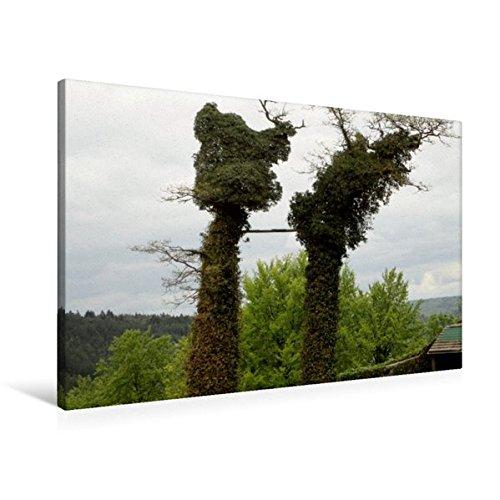 Calvendo Premium Textil-Leinwand 90 cm x 60 cm Quer, Zugewachsene Bäume   Wandbild, Bild auf Keilrahmen, Fertigbild auf Echter Leinwand, Leinwanddruck  Zugewachsenes Natur Natur B01KTE7UOU Klassische Puzzles Spielzeugwelt, glücklich und grenzenlos  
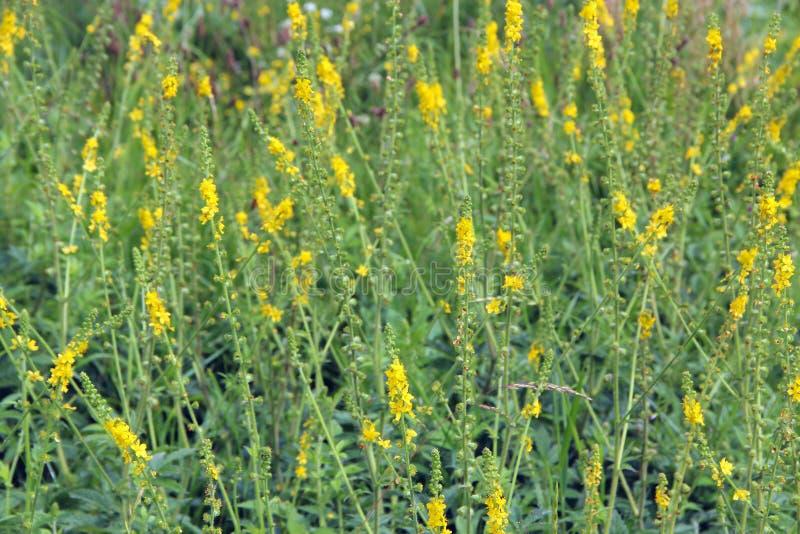 Gelbe Blumen von Agrimonia eupatoria blühend auf dem Gebiet Medizinische Anlage stockbilder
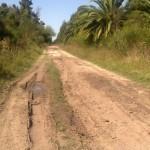 circunvalacion 5ta veronica caminos rurales 2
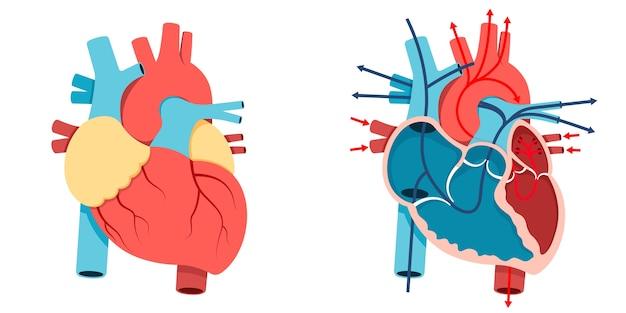 Corazón humano y flujo sanguíneo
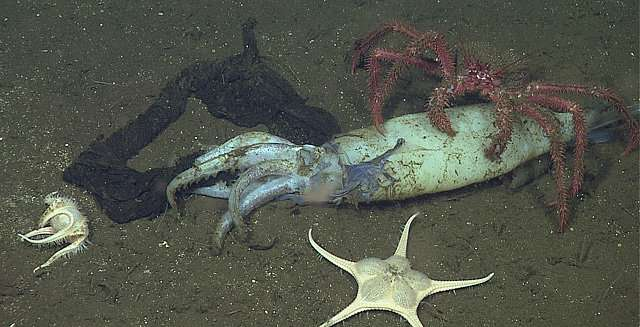 A squid graveyard and a deep-sea buffet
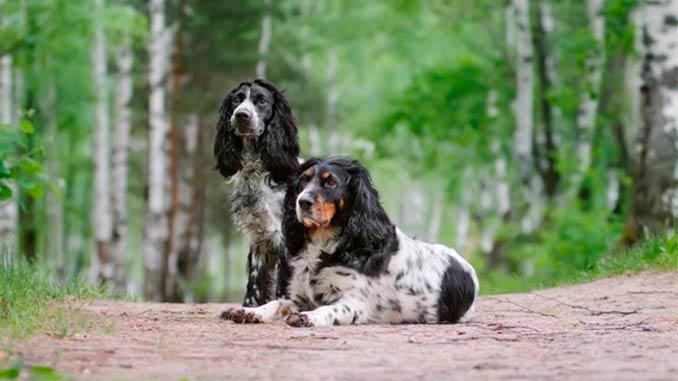 фото собак русского спаниеля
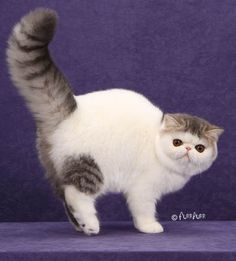 Exotic shorthair cats, kittens. Sold kittens of cattery RusLana.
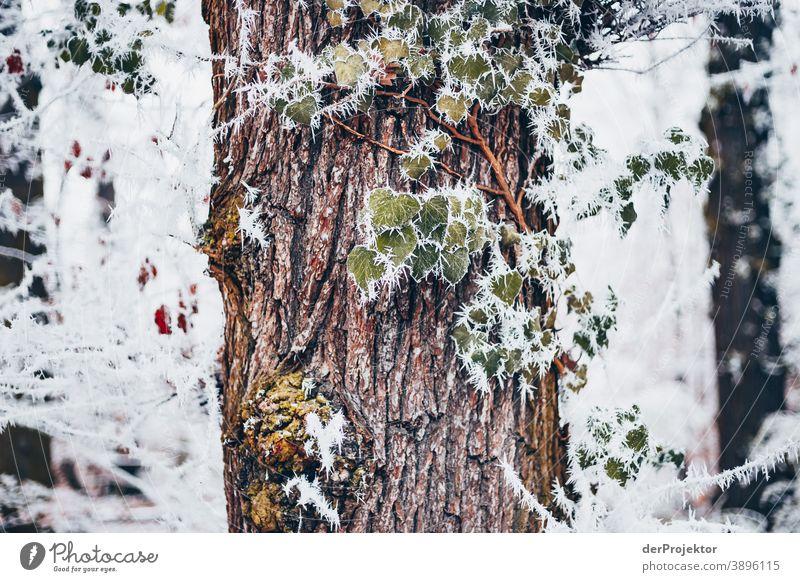 Raureif bedecktes Laub in Wiesbaden III gefroren Naturwunder faszinierend Farbfoto Akzeptanz Pflanze Laubbaum Baum Strukturen & Formen Außenaufnahme Umwelt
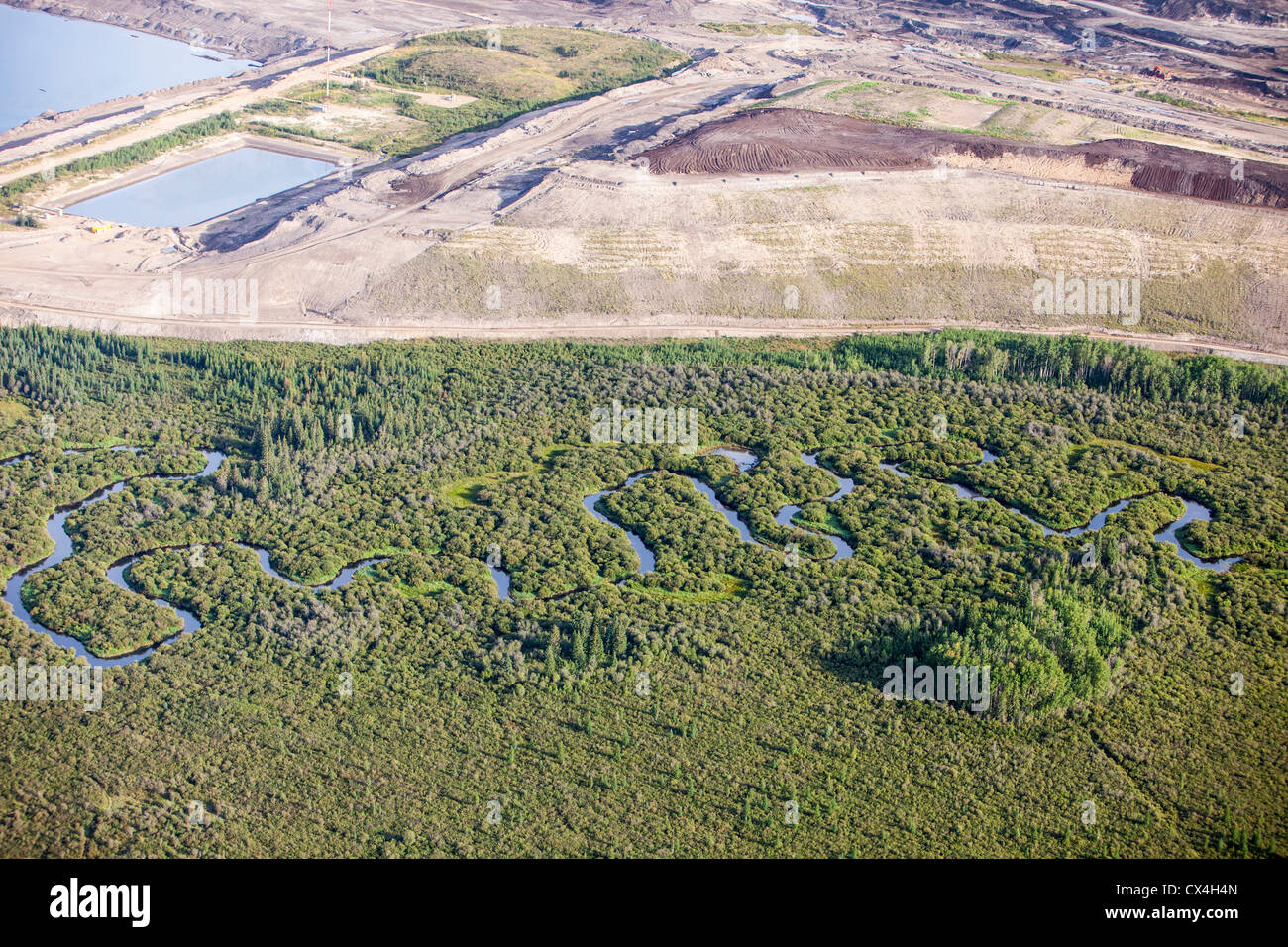 boreal-forest-trees-clear-felled-to-make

**WHAT YOU WILL DO**
Every line above is to be reproduced verbatim, and the pictures are to be omitted.

**SOLUTION FOR THIS PROBLEM**
 Calvendo Premium Textil-Leinwand 90 cm x 60 cm Quer, Zugewachsene Bäume   Wandbild, Bild auf Keilrahmen, Fertigbild auf Echter Leinwand, Leinwanddruck  Zugewachsenes Natur Natur B01KTE7UOU Klassische Puzzles Spielzeugwelt, glücklich und grenzenlos  
 Gelbe Blumen von Agrimonia eupatoria blühend auf dem Gebiet Medizinische Anlage stockbilder
 circunvalacion 5ta veronica caminos rurales 2
 Corazón humano y flujo sanguíneo
 A squid graveyard and a deep-sea buffet
 фото собак русского спаниеля
 Exotic shorthair cats, kittens. Sold kittens of cattery RusLana.
 Raureif bedecktes Laub in Wiesbaden III gefroren Naturwunder faszinierend Farbfoto Akzeptanz Pflanze Laubbaum Baum Strukturen & Formen Außenaufnahme Umwelt
 boreal-forest-trees-clear-felled-to-make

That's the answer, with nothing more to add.